- **Supplied information**:
● ● ●
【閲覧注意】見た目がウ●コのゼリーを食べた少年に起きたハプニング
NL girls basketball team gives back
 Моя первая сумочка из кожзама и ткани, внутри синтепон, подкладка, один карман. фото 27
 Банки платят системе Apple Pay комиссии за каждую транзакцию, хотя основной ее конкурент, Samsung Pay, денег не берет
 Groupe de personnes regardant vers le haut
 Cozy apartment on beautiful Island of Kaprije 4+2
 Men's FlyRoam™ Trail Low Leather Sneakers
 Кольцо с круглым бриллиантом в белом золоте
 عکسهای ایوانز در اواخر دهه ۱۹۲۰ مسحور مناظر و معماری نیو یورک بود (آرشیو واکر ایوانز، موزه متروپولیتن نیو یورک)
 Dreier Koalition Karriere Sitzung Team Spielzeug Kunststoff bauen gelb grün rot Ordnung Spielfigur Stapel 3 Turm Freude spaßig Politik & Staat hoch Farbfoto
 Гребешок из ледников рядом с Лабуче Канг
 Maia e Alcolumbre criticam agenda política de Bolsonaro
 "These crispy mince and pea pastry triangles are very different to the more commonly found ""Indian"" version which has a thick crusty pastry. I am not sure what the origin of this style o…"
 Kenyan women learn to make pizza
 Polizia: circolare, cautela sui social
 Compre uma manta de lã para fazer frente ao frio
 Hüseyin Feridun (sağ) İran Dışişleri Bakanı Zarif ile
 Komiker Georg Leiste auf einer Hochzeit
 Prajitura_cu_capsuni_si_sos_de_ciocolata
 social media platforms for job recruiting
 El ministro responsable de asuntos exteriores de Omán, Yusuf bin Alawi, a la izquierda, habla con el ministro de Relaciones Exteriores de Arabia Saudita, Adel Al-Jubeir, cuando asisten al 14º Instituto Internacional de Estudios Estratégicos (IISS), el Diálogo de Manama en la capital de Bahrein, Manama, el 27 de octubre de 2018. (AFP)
● ● ●
- **Work request**:
Reproduce the material precisely, including every line.

- **Exercise response**:
【閲覧注意】見た目がウ●コのゼリーを食べた少年に起きたハプニング
NL girls basketball team gives back
 Моя первая сумочка из кожзама и ткани, внутри синтепон, подкладка, один карман. фото 27
 Банки платят системе Apple Pay комиссии за каждую транзакцию, хотя основной ее конкурент, Samsung Pay, денег не берет
 Groupe de personnes regardant vers le haut
 Cozy apartment on beautiful Island of Kaprije 4+2
 Men's FlyRoam™ Trail Low Leather Sneakers
 Кольцо с круглым бриллиантом в белом золоте
 عکسهای ایوانز در اواخر دهه ۱۹۲۰ مسحور مناظر و معماری نیو یورک بود (آرشیو واکر ایوانز، موزه متروپولیتن نیو یورک)
 Dreier Koalition Karriere Sitzung Team Spielzeug Kunststoff bauen gelb grün rot Ordnung Spielfigur Stapel 3 Turm Freude spaßig Politik & Staat hoch Farbfoto
 Гребешок из ледников рядом с Лабуче Канг
 Maia e Alcolumbre criticam agenda política de Bolsonaro
 "These crispy mince and pea pastry triangles are very different to the more commonly found ""Indian"" version which has a thick crusty pastry. I am not sure what the origin of this style o…"
 Kenyan women learn to make pizza
 Polizia: circolare, cautela sui social
 Compre uma manta de lã para fazer frente ao frio
 Hüseyin Feridun (sağ) İran Dışişleri Bakanı Zarif ile
 Komiker Georg Leiste auf einer Hochzeit
 Prajitura_cu_capsuni_si_sos_de_ciocolata
 social media platforms for job recruiting
 El ministro responsable de asuntos exteriores de Omán, Yusuf bin Alawi, a la izquierda, habla con el ministro de Relaciones Exteriores de Arabia Saudita, Adel Al-Jubeir, cuando asisten al 14º Instituto Internacional de Estudios Estratégicos (IISS), el Diálogo de Manama en la capital de Bahrein, Manama, el 27 de octubre de 2018. (AFP)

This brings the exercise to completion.